The dataset needs to be global in order to be representative. No such dataset exists, because of the healthcare data-sharing problem.

2) Strain

It’s now mostly accepted that there are two “strains” of COVID, that the second arose in late January and contains a spike protein variant that wasn’t present in the original ancestral strain, and that this new strain (“D614G”) now represents ~97% of new isolates. The Sabeti lab (Harvard) paper from a couple of days ago is a good summary of the evidence. https://www.biorxiv.org/content/10.1101/2020.07.04.187757v1 — note that in cell cultures it is 3-9x more infective than the ancestral strain. Unlikely to be that big of a difference in humans for various reasons, but still striking/interesting.
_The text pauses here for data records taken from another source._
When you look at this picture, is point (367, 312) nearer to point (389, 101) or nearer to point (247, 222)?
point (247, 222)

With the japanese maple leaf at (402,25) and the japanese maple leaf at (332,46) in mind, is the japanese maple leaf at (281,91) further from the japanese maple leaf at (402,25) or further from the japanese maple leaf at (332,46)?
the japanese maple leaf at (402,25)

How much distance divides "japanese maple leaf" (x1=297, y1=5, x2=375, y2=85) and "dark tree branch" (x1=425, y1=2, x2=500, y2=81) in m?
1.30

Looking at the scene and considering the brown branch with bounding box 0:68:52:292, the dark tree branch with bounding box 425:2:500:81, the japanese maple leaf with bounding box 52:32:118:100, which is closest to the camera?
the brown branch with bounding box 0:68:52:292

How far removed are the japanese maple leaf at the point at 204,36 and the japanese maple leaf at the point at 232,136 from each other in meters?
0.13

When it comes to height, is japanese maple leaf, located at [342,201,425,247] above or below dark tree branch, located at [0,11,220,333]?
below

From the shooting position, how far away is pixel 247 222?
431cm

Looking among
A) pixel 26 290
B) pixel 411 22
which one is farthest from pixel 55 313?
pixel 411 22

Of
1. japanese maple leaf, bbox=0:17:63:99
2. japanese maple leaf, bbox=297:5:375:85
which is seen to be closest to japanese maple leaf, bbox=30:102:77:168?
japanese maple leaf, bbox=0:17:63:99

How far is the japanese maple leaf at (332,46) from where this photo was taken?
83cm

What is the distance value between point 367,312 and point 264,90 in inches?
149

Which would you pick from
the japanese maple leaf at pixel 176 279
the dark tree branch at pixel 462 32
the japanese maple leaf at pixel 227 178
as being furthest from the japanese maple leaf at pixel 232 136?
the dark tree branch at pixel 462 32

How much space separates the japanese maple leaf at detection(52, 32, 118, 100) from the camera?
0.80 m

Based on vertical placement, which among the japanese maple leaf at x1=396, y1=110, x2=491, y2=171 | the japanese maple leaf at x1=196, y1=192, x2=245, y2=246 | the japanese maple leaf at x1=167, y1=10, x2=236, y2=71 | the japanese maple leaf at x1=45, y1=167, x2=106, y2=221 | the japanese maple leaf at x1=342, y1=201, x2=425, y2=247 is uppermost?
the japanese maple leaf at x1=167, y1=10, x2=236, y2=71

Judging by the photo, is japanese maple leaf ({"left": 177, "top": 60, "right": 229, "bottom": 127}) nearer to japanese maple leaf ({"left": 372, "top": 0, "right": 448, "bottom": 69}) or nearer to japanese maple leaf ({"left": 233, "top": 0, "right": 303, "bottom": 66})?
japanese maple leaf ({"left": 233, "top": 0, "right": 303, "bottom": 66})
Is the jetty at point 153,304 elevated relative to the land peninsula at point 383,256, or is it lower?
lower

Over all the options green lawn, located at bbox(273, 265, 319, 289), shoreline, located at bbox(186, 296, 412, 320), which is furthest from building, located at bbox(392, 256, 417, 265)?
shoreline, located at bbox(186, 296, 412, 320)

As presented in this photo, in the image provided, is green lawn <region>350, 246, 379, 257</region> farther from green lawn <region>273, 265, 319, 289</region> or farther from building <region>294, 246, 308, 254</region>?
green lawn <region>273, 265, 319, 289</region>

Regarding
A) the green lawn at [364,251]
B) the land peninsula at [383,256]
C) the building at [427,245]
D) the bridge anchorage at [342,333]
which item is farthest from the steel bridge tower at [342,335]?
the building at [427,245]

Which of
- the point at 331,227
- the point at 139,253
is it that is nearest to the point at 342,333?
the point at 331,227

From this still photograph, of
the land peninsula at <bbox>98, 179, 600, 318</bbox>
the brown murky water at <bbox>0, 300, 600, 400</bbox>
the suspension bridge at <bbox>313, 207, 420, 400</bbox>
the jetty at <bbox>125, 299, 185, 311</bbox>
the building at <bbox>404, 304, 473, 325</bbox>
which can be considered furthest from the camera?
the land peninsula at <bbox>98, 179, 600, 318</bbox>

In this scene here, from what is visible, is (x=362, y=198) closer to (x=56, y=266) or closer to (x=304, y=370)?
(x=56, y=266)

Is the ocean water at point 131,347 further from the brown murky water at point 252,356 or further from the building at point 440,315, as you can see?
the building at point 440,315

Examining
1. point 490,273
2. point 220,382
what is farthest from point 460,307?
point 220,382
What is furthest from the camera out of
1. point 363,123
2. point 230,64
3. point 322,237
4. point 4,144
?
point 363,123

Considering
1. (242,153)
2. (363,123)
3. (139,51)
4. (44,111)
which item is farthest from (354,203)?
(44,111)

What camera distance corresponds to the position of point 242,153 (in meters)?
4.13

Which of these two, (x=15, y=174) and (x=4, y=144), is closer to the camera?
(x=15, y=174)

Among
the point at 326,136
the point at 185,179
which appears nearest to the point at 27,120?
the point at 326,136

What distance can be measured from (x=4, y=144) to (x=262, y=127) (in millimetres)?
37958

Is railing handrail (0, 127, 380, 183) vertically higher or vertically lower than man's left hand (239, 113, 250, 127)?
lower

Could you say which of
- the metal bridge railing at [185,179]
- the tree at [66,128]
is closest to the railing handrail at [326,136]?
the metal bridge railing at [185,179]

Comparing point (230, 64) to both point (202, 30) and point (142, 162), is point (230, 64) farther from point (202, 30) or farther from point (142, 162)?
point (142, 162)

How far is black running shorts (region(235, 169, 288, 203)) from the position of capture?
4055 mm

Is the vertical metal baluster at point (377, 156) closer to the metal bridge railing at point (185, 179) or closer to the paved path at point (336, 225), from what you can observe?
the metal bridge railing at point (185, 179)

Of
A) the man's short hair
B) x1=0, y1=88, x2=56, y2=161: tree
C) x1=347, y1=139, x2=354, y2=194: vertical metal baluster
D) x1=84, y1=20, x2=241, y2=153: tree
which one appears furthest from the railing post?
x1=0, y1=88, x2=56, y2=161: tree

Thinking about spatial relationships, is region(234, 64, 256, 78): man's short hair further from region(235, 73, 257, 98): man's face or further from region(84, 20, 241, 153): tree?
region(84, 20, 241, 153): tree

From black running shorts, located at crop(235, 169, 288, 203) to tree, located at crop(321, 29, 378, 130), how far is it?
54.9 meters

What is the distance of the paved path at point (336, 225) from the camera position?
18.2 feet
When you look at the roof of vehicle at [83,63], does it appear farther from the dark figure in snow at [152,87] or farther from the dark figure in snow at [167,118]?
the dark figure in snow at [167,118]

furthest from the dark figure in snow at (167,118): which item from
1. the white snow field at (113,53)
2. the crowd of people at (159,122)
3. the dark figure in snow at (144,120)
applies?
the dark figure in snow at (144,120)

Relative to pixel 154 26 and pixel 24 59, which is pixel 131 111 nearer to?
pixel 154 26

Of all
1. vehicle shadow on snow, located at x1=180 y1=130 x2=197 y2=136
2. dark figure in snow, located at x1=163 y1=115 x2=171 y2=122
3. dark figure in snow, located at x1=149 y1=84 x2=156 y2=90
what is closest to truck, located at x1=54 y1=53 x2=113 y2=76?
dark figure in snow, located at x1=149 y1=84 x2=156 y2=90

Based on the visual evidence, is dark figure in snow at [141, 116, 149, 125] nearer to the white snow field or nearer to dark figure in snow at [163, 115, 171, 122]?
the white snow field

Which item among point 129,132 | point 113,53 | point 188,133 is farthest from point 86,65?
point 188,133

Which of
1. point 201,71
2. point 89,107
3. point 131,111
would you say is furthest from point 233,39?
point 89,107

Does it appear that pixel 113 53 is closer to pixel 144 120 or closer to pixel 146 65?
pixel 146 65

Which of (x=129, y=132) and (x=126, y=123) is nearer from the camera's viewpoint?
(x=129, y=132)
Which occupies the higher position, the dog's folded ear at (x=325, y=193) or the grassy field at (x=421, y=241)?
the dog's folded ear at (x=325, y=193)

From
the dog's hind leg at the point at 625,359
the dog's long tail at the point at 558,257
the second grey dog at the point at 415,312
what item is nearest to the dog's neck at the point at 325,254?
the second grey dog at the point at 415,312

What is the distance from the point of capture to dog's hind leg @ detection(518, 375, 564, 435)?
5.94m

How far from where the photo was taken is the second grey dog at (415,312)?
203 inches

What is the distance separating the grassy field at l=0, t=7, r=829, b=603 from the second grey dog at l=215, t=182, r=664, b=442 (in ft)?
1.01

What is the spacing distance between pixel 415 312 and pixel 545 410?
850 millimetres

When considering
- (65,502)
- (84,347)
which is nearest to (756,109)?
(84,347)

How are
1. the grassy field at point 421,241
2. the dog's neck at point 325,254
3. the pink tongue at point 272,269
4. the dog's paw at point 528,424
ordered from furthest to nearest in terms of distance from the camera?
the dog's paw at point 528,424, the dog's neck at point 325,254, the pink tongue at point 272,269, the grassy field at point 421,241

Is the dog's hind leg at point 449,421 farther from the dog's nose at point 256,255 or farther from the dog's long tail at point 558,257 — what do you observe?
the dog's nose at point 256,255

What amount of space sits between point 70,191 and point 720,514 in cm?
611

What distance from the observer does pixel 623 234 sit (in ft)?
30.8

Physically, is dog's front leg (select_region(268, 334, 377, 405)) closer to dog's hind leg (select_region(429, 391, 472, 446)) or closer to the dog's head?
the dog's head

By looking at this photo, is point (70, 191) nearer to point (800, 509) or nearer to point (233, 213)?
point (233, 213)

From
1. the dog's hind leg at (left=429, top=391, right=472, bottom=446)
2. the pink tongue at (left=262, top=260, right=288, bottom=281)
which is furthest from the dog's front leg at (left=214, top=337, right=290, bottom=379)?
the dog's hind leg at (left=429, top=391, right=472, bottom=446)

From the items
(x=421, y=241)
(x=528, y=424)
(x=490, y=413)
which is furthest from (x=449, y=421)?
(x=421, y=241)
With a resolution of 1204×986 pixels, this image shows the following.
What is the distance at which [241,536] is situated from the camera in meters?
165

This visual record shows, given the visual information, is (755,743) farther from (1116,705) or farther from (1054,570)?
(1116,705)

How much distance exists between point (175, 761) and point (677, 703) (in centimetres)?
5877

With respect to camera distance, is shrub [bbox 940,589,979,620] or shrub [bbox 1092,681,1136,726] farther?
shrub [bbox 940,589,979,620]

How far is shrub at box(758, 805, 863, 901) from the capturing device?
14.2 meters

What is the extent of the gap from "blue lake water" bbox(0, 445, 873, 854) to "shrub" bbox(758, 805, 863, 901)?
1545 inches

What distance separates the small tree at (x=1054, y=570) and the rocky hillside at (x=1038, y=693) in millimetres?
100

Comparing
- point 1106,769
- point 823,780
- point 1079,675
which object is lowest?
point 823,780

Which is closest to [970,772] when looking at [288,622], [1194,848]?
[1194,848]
Almost nobody was talking about this for months, and only recently was there any mainstream coverage of this. You’ve already covered it, so I won’t belabor the point.

So could this explain Asia/hetereogeneities? We don’t know the answer, and indeed it is extremely hard to figure out the answer (because as you note each country had different policies, chance plays a role, there are simply too many factors overall).

I will, however, note that this the distribution of each strain by geography is very easy to look up, and the results are at least suggestive:

  • Visit Nextstrain (Trevor Bedford’s project)
  • Select the most significant variant locus on the spike protein (614)
  • This gives you a global map of the balance between the more infective variant (G) and the less infective one (D) https://nextstrain.org/ncov/global?c=gt-S_614
  • The “G” strain has grown and dominated global cases everywhere, suggesting that it really is more infective
  • A cursory look here suggests that East Asia mostly has the less infective strain (in blue) whereas rest of the world is dominated by the more infective strain:
  • image.png

– Compare Western Europe, dominated by the “yellow” (more infective) strain:

image.png

You can do a similar analysis of West Coast/East Coast in February/March on Nextstrain and you will find a similar scenario there (NYC had the G variant, Seattle/SF had the D).

Again, the point of this email is not that I (or anyone!) knows the answers at this point, but I do think the above two hypotheses are not being discussed enough, largely because nobody feels qualified to reason about them. So everyone talks about mask-wearing or lockdowns instead. The parable of the streetlight effect comes to mind.”